**Spatial reasoning records:**
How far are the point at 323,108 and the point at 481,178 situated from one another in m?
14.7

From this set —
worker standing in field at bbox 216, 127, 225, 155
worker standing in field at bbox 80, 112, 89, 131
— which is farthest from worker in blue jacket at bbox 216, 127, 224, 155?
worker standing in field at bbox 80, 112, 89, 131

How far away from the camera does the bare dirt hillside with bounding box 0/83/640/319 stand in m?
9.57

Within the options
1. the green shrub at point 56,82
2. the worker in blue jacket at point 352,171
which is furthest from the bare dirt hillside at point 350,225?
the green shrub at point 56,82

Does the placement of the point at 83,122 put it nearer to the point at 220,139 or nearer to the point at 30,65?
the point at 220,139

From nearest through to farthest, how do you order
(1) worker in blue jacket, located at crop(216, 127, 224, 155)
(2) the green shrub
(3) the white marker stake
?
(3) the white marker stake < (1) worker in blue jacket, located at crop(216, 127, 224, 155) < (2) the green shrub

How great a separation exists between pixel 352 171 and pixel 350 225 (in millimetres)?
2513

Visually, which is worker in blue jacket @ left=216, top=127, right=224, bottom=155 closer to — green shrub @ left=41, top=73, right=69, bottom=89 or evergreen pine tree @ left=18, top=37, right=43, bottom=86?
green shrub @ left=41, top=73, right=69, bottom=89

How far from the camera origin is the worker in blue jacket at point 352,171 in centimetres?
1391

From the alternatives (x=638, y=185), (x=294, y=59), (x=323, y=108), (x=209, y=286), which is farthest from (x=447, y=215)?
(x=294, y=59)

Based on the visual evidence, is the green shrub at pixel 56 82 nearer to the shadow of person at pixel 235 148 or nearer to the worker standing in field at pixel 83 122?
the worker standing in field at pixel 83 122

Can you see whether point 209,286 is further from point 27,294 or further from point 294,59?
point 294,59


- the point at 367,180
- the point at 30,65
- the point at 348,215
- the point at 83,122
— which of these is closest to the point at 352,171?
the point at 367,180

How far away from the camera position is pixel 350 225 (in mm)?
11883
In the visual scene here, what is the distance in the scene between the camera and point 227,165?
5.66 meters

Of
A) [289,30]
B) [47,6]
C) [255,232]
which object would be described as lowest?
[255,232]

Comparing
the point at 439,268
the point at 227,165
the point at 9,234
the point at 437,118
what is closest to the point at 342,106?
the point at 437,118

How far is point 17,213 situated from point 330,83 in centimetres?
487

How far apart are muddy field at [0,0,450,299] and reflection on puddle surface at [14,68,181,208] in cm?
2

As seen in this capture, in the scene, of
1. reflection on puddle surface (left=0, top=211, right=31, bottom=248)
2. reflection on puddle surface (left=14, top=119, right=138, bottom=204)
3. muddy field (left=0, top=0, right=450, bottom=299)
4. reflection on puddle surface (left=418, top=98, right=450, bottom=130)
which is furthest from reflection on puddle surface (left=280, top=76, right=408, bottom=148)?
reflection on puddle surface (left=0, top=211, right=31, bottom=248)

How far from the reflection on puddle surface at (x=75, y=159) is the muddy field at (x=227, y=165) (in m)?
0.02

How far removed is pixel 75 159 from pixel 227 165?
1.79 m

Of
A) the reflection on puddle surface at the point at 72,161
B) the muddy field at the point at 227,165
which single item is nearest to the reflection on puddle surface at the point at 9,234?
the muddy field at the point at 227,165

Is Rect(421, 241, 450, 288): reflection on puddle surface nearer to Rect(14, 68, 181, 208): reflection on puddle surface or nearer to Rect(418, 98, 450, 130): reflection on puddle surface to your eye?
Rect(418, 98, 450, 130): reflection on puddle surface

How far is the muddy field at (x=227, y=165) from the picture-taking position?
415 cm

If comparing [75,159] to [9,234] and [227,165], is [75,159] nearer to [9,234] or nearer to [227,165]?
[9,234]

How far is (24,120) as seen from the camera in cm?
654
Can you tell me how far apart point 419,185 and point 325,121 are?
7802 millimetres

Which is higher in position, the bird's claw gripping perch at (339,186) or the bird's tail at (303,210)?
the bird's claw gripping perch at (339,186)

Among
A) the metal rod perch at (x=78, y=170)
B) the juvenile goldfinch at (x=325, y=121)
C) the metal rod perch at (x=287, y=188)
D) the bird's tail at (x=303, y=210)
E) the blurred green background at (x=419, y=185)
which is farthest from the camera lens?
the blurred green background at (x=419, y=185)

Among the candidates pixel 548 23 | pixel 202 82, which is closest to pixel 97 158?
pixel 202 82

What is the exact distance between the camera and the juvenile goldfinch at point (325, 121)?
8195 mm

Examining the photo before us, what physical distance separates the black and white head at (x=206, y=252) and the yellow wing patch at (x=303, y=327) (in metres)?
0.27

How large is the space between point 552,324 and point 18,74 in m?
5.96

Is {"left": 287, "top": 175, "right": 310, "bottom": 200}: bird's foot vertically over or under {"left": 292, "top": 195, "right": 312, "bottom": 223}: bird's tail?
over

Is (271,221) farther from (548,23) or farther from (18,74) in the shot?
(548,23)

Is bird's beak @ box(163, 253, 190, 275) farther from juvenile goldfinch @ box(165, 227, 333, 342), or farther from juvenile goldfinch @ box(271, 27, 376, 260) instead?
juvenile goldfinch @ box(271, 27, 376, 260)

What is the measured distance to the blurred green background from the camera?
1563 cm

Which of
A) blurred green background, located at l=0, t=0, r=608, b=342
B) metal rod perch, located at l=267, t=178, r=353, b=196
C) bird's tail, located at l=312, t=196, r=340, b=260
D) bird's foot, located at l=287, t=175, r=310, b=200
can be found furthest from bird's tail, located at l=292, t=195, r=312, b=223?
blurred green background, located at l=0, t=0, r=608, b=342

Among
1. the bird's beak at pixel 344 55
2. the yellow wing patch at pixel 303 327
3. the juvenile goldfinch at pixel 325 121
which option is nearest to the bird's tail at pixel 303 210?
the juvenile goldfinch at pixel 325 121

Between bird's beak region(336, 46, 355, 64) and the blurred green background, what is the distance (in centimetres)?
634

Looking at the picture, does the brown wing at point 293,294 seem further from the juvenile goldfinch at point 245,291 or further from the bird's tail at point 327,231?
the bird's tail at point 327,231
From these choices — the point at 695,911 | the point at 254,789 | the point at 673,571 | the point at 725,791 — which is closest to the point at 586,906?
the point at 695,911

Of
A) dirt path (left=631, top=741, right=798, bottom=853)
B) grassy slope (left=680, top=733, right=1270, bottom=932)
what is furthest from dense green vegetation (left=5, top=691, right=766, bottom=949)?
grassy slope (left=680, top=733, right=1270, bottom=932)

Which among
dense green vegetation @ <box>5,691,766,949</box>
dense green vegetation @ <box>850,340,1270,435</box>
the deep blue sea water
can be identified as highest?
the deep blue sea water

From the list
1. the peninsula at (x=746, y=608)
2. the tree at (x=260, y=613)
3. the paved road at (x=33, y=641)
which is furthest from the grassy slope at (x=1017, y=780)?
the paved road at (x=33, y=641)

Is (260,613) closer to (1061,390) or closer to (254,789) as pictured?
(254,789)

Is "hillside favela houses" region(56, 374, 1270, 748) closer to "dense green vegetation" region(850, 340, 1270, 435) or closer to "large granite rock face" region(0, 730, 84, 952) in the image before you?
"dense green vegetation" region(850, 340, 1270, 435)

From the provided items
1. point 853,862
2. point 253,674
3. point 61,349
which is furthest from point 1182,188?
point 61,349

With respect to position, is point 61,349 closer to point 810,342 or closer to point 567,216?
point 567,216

**YOUR GOAL:** Reproduce all of the records exactly.

**FULL SOLUTION:**
How far are the point at 323,108 and the point at 481,178 situated from one another in m?
14.7

From this set —
worker standing in field at bbox 216, 127, 225, 155
worker standing in field at bbox 80, 112, 89, 131
— which is farthest from worker in blue jacket at bbox 216, 127, 224, 155?
worker standing in field at bbox 80, 112, 89, 131

How far away from the camera does the bare dirt hillside with bounding box 0/83/640/319 stand in m?
9.57

Within the options
1. the green shrub at point 56,82
2. the worker in blue jacket at point 352,171
which is furthest from the bare dirt hillside at point 350,225?
the green shrub at point 56,82

Does the placement of the point at 83,122 put it nearer to the point at 220,139 or nearer to the point at 30,65?
the point at 220,139

From nearest through to farthest, how do you order
(1) worker in blue jacket, located at crop(216, 127, 224, 155)
(2) the green shrub
(3) the white marker stake
?
(3) the white marker stake < (1) worker in blue jacket, located at crop(216, 127, 224, 155) < (2) the green shrub

How great a separation exists between pixel 352 171 and pixel 350 225 (in millimetres)?
2513

Visually, which is worker in blue jacket @ left=216, top=127, right=224, bottom=155 closer to — green shrub @ left=41, top=73, right=69, bottom=89 or evergreen pine tree @ left=18, top=37, right=43, bottom=86?
green shrub @ left=41, top=73, right=69, bottom=89

How far from the camera origin is the worker in blue jacket at point 352,171 in centimetres?
1391

From the alternatives (x=638, y=185), (x=294, y=59), (x=323, y=108), (x=209, y=286), which is farthest from (x=447, y=215)?
(x=294, y=59)

Based on the visual evidence, is the green shrub at pixel 56 82 nearer to the shadow of person at pixel 235 148 or nearer to the worker standing in field at pixel 83 122?
the worker standing in field at pixel 83 122

Can you see whether point 209,286 is further from point 27,294 or further from point 294,59?
point 294,59


- the point at 367,180
- the point at 30,65
- the point at 348,215
- the point at 83,122
— which of these is closest to the point at 352,171?
the point at 367,180

How far away from the camera position is pixel 350 225 (in mm)?
11883
In the visual scene here, what is the distance in the scene between the camera and point 227,165?
5.66 meters

Of
A) [289,30]
B) [47,6]
C) [255,232]
which object would be described as lowest?
[255,232]

Comparing
the point at 439,268
the point at 227,165
the point at 9,234
the point at 437,118
what is closest to the point at 342,106?
the point at 437,118

How far is point 17,213 situated from point 330,83 in centimetres?
487

How far apart are muddy field at [0,0,450,299] and reflection on puddle surface at [14,68,181,208] in cm?
2

As seen in this capture, in the scene, of
1. reflection on puddle surface (left=0, top=211, right=31, bottom=248)
2. reflection on puddle surface (left=14, top=119, right=138, bottom=204)
3. muddy field (left=0, top=0, right=450, bottom=299)
4. reflection on puddle surface (left=418, top=98, right=450, bottom=130)
which is furthest from reflection on puddle surface (left=280, top=76, right=408, bottom=148)?
reflection on puddle surface (left=0, top=211, right=31, bottom=248)

How far from the reflection on puddle surface at (x=75, y=159) is the muddy field at (x=227, y=165) (in m)?
0.02

How far removed is pixel 75 159 from pixel 227 165?
1.79 m

Of
A) the reflection on puddle surface at the point at 72,161
B) the muddy field at the point at 227,165
which single item is nearest to the reflection on puddle surface at the point at 9,234?
the muddy field at the point at 227,165

Is Rect(421, 241, 450, 288): reflection on puddle surface nearer to Rect(14, 68, 181, 208): reflection on puddle surface or nearer to Rect(418, 98, 450, 130): reflection on puddle surface to your eye?
Rect(418, 98, 450, 130): reflection on puddle surface

How far is the muddy field at (x=227, y=165) from the picture-taking position?
415 cm

If comparing [75,159] to [9,234] and [227,165], is [75,159] nearer to [9,234] or nearer to [227,165]?
[9,234]

How far is (24,120) as seen from the camera in cm?
654
Can you tell me how far apart point 419,185 and point 325,121 are?
7802 millimetres

Which is higher in position, the bird's claw gripping perch at (339,186) or the bird's tail at (303,210)?
the bird's claw gripping perch at (339,186)

Among
A) the metal rod perch at (x=78, y=170)
B) the juvenile goldfinch at (x=325, y=121)
C) the metal rod perch at (x=287, y=188)
D) the bird's tail at (x=303, y=210)
E) the blurred green background at (x=419, y=185)
which is farthest from the camera lens?
the blurred green background at (x=419, y=185)

Among the candidates pixel 548 23 | pixel 202 82, which is closest to pixel 97 158?
pixel 202 82

What is the exact distance between the camera and the juvenile goldfinch at point (325, 121)?
8195 mm

Examining the photo before us, what physical distance separates the black and white head at (x=206, y=252) and the yellow wing patch at (x=303, y=327) (in metres)?
0.27

How large is the space between point 552,324 and point 18,74 in m?
5.96

Is {"left": 287, "top": 175, "right": 310, "bottom": 200}: bird's foot vertically over or under {"left": 292, "top": 195, "right": 312, "bottom": 223}: bird's tail?
over

Is (271,221) farther from (548,23) or farther from (18,74) in the shot?
(548,23)

Is bird's beak @ box(163, 253, 190, 275) farther from juvenile goldfinch @ box(165, 227, 333, 342), or farther from juvenile goldfinch @ box(271, 27, 376, 260) instead?
juvenile goldfinch @ box(271, 27, 376, 260)

What is the measured distance to the blurred green background from the camera?
1563 cm

Which of
A) blurred green background, located at l=0, t=0, r=608, b=342
B) metal rod perch, located at l=267, t=178, r=353, b=196
C) bird's tail, located at l=312, t=196, r=340, b=260
D) bird's foot, located at l=287, t=175, r=310, b=200
can be found furthest from bird's tail, located at l=292, t=195, r=312, b=223?
blurred green background, located at l=0, t=0, r=608, b=342

Among
1. the bird's beak at pixel 344 55
2. the yellow wing patch at pixel 303 327
3. the juvenile goldfinch at pixel 325 121
which option is nearest to the bird's tail at pixel 303 210?
the juvenile goldfinch at pixel 325 121

Between bird's beak region(336, 46, 355, 64) and the blurred green background, what is the distance (in centimetres)?
634

Looking at the picture, does the brown wing at point 293,294 seem further from the juvenile goldfinch at point 245,291 or further from the bird's tail at point 327,231?
the bird's tail at point 327,231
From these choices — the point at 695,911 | the point at 254,789 | the point at 673,571 | the point at 725,791 — which is closest to the point at 586,906?
the point at 695,911

Of
A) dirt path (left=631, top=741, right=798, bottom=853)
B) grassy slope (left=680, top=733, right=1270, bottom=932)
what is furthest from dense green vegetation (left=5, top=691, right=766, bottom=949)?
grassy slope (left=680, top=733, right=1270, bottom=932)

Which among
dense green vegetation @ <box>5,691,766,949</box>
dense green vegetation @ <box>850,340,1270,435</box>
the deep blue sea water
can be identified as highest?
the deep blue sea water

From the list
1. the peninsula at (x=746, y=608)
2. the tree at (x=260, y=613)
3. the paved road at (x=33, y=641)
which is furthest from the grassy slope at (x=1017, y=780)?
the paved road at (x=33, y=641)

Is (260,613) closer to (1061,390) or closer to (254,789) as pictured?
(254,789)

Is "hillside favela houses" region(56, 374, 1270, 748) closer to "dense green vegetation" region(850, 340, 1270, 435) or closer to "large granite rock face" region(0, 730, 84, 952) in the image before you?
"dense green vegetation" region(850, 340, 1270, 435)

From the provided items
1. point 853,862
2. point 253,674
3. point 61,349
which is furthest from point 1182,188?
point 61,349

With respect to position, is point 61,349 closer to point 810,342 or closer to point 567,216?
point 567,216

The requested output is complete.